Bakliyat, son yıllarda genelde üretilenin yurt içinde tüketildiği bir sektör olarak ön plana çıktı. Dinçer Bakliyat ise ihracatta önemli hedeflere koşuyor. Bu kararı nasıl verdiniz?
Ürün grubumuz bakliyat-pirinç –yağ-salça ve un’dan oluşmaktadır. Bakliyat dökme diye tabir edilen 25 ve 50 kg’lık çuvallarda satışını yaptığımız gibi, paket diye adlandırdığımız ve üretimini yaptığımız “DİNÇER” markalı ,1kg, 2,5kg, 5kg ve 10 kg’lık ambalajlı ürünler yer alıyor. Dinçer Gıda’nın üretim kapasitesi 10 bin ton civarındadır fakat diğer bakliyat firmalarında olduğu gibi maalesef kapasitemizin %100’ünü kullanamamaktayız. Kriz sonrası piyasalarda yaşanan daralma, herkesi olduğu gibi bizi de etkilemiştir. Bu etkiyi hafifletmek için bir çıkış olarak önümüze ihracat hedefi koyduk. Çalışmalarımızı bu konuda yoğunlaştırdık. İhracat için yeni pazarlar yaratarak ilerleme kaydettik. Bu yüzden, 2005 yılı bizim için ihracat yılı olacaktır.
Bu hedeflere koşmak için önce Türkiye’de iyi bir yapılanma gerekir. Neler yaptınız?

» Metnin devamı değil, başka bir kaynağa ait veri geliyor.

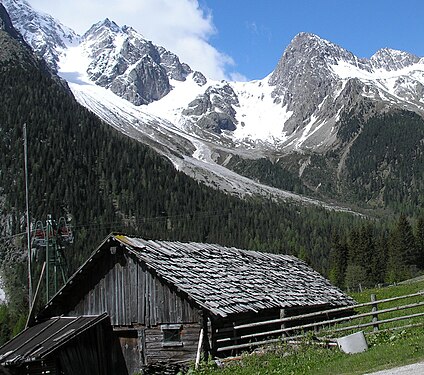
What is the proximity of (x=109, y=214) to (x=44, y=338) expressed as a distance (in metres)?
144

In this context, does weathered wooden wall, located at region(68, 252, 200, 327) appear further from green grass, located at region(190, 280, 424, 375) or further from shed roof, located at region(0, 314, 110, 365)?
green grass, located at region(190, 280, 424, 375)

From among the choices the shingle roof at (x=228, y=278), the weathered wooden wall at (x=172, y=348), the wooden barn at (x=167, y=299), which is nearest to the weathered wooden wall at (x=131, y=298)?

Dinçer Gıda’nın üretim anlayışı; her zaman müşteri odaklı yönetim biçimini ilke edinmek, müşteri memnuniyetini her zaman ön planda tutmaktır. 27 yıllık yükselen bir üretim grafiğinde, dünyadaki değişimi yakından takip ettik, ileri üretim teknik ve yöntemlerini, olanakları ölçüsünde kullandık. Bu da üretim kalitesine olumlu yönde yansımıştır. Kaliteli üretimi felsefe edinerek ürettik, üretmeye de devam edeceğiz. Ürünlerimiz, Güneydoğu Anadolu bölgesinde Batman’da (Şube), Kastamonu (Satış Noktası) ve Samsun’da ( Satış Noktası) pazarlanmaktadır.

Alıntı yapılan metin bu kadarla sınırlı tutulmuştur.